### TASK BRIEF
All that should be output is the block of lines below from the line with "5.2 Diagramas de Secuencia" to the line with "6 Ways to Make", both included, exactly as written.

BEGIN DATASET RECORDS

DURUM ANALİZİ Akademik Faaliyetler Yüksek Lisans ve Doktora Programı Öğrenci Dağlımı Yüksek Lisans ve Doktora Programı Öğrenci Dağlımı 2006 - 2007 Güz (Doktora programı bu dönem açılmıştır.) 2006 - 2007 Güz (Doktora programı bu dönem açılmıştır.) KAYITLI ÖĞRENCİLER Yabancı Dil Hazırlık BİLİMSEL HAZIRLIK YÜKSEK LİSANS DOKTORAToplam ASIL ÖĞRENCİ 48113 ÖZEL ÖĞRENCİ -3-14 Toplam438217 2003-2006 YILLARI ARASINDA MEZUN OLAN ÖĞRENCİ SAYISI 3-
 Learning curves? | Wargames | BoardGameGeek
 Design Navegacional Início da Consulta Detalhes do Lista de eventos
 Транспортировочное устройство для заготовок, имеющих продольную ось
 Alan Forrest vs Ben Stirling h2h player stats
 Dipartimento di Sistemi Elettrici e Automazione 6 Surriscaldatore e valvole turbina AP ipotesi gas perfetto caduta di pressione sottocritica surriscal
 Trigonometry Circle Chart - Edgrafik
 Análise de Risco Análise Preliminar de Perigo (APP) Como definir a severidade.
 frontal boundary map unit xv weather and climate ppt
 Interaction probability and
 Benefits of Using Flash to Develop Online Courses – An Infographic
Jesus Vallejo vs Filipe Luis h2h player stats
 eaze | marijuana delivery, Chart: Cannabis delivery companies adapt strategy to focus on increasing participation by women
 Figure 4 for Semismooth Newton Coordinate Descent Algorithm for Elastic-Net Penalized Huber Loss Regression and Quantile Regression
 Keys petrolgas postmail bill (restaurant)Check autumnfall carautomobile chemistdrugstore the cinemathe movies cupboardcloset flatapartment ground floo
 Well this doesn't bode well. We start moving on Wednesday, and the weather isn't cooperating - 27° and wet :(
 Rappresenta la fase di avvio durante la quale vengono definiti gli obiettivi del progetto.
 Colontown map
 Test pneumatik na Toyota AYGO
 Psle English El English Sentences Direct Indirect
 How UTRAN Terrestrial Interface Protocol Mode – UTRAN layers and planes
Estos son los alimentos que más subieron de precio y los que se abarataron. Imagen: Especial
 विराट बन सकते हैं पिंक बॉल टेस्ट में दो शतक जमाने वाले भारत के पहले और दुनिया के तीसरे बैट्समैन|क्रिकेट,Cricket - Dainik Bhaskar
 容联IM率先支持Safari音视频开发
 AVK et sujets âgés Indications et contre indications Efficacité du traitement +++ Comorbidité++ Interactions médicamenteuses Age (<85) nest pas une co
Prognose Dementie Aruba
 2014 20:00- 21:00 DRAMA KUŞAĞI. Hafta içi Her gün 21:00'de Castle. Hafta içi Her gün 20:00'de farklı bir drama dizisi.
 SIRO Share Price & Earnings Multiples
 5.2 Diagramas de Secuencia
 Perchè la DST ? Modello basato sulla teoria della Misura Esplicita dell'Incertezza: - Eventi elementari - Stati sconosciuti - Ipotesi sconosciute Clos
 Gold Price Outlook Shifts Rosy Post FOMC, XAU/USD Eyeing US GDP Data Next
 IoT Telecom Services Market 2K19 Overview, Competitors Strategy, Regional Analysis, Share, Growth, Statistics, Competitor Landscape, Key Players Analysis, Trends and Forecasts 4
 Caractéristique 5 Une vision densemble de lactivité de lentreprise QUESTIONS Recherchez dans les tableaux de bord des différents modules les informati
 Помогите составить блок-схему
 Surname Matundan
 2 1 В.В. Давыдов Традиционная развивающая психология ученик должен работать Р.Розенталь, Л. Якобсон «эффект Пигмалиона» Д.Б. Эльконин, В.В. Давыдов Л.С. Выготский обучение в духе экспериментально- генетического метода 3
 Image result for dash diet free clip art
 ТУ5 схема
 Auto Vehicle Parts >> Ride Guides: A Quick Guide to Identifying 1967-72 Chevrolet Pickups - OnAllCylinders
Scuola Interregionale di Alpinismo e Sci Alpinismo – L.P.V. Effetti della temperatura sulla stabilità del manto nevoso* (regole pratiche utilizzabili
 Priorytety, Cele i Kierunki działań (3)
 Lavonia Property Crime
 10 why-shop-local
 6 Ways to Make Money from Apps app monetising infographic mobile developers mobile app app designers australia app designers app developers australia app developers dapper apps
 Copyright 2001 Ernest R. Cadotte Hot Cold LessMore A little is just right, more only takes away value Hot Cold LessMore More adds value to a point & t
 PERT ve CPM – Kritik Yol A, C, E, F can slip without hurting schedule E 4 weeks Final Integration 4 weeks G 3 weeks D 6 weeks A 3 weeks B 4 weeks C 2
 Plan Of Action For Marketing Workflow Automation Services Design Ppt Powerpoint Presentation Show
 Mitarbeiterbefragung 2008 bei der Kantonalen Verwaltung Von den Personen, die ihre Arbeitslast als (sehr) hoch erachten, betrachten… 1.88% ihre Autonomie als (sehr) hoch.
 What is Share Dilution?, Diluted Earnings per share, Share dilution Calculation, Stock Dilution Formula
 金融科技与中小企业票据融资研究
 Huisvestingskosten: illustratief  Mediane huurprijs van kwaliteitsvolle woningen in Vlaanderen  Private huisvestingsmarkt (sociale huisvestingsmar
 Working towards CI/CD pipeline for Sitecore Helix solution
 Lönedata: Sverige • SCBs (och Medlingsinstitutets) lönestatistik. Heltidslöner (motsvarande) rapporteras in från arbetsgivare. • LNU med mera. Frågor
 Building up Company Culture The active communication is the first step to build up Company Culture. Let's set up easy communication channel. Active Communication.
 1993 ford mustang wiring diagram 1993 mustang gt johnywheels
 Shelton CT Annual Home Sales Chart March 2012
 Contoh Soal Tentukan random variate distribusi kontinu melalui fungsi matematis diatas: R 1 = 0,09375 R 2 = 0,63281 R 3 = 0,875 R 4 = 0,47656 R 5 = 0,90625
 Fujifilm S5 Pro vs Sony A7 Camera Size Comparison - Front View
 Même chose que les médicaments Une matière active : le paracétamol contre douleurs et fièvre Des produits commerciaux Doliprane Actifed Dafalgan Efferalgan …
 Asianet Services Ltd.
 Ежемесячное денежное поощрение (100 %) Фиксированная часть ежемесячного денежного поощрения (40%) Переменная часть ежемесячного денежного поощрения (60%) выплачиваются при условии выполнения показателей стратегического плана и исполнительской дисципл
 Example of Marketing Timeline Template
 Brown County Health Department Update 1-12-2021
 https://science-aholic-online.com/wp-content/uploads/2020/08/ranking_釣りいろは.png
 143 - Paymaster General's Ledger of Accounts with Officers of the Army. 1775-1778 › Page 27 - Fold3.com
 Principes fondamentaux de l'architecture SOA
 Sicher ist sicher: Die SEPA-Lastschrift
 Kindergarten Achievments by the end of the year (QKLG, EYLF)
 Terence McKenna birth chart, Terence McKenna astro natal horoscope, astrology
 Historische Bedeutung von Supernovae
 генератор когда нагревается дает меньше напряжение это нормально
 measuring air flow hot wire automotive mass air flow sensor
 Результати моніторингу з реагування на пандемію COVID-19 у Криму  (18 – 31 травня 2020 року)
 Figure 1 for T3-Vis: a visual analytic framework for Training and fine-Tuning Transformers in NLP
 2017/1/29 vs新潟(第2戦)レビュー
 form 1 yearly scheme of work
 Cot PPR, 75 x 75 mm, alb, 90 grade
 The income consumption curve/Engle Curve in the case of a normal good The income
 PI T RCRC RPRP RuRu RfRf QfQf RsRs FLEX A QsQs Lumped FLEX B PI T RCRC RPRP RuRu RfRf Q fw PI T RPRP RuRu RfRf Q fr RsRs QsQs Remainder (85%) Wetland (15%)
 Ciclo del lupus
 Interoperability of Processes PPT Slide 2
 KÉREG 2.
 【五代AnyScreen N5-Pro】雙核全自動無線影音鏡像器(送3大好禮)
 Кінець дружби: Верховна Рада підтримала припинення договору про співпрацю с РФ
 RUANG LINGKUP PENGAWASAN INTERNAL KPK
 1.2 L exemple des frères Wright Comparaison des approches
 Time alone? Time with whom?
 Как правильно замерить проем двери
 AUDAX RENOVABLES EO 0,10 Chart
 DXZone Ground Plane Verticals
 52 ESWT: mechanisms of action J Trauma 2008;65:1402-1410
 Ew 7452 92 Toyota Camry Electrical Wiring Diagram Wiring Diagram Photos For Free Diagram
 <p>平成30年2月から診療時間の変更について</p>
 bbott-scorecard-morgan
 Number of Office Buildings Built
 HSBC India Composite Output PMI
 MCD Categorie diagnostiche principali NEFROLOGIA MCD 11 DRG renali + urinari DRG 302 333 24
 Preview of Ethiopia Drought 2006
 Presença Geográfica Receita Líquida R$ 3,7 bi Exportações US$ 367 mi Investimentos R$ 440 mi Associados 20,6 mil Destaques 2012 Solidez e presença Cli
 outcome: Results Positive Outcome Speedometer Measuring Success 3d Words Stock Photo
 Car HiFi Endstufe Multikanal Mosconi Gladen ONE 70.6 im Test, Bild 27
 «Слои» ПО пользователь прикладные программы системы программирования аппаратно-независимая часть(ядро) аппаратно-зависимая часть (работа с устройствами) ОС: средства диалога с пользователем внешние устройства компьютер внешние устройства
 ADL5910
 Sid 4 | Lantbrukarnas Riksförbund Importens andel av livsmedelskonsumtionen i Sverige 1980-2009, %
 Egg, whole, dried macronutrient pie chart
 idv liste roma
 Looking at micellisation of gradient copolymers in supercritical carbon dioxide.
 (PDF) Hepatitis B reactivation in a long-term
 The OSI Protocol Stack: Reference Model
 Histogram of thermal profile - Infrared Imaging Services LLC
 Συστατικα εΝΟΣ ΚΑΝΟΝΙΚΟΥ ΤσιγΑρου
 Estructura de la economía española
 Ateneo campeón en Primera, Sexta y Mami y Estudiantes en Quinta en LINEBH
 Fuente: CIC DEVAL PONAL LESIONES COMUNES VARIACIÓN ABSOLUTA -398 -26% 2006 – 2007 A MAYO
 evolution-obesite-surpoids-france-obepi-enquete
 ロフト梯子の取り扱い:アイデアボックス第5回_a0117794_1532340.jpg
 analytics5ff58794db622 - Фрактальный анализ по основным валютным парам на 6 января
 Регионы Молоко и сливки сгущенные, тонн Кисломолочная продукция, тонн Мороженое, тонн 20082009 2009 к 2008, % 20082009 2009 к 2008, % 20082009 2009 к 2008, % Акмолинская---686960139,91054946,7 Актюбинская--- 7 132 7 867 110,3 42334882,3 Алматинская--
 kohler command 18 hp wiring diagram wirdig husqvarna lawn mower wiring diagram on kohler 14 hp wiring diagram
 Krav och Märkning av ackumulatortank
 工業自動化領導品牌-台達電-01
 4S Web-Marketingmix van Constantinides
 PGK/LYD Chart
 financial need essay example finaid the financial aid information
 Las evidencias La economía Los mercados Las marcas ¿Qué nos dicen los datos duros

END DATASET RECORDS

### ANSWER BELOW
 5.2 Diagramas de Secuencia
 Perchè la DST ? Modello basato sulla teoria della Misura Esplicita dell'Incertezza: - Eventi elementari - Stati sconosciuti - Ipotesi sconosciute Clos
 Gold Price Outlook Shifts Rosy Post FOMC, XAU/USD Eyeing US GDP Data Next
 IoT Telecom Services Market 2K19 Overview, Competitors Strategy, Regional Analysis, Share, Growth, Statistics, Competitor Landscape, Key Players Analysis, Trends and Forecasts 4
 Caractéristique 5 Une vision densemble de lactivité de lentreprise QUESTIONS Recherchez dans les tableaux de bord des différents modules les informati
 Помогите составить блок-схему
 Surname Matundan
 2 1 В.В. Давыдов Традиционная развивающая психология ученик должен работать Р.Розенталь, Л. Якобсон «эффект Пигмалиона» Д.Б. Эльконин, В.В. Давыдов Л.С. Выготский обучение в духе экспериментально- генетического метода 3
 Image result for dash diet free clip art
 ТУ5 схема
 Auto Vehicle Parts >> Ride Guides: A Quick Guide to Identifying 1967-72 Chevrolet Pickups - OnAllCylinders
Scuola Interregionale di Alpinismo e Sci Alpinismo – L.P.V. Effetti della temperatura sulla stabilità del manto nevoso* (regole pratiche utilizzabili
 Priorytety, Cele i Kierunki działań (3)
 Lavonia Property Crime
 10 why-shop-local
 6 Ways to Make Money from Apps app monetising infographic mobile developers mobile app app designers australia app designers app developers australia app developers dapper apps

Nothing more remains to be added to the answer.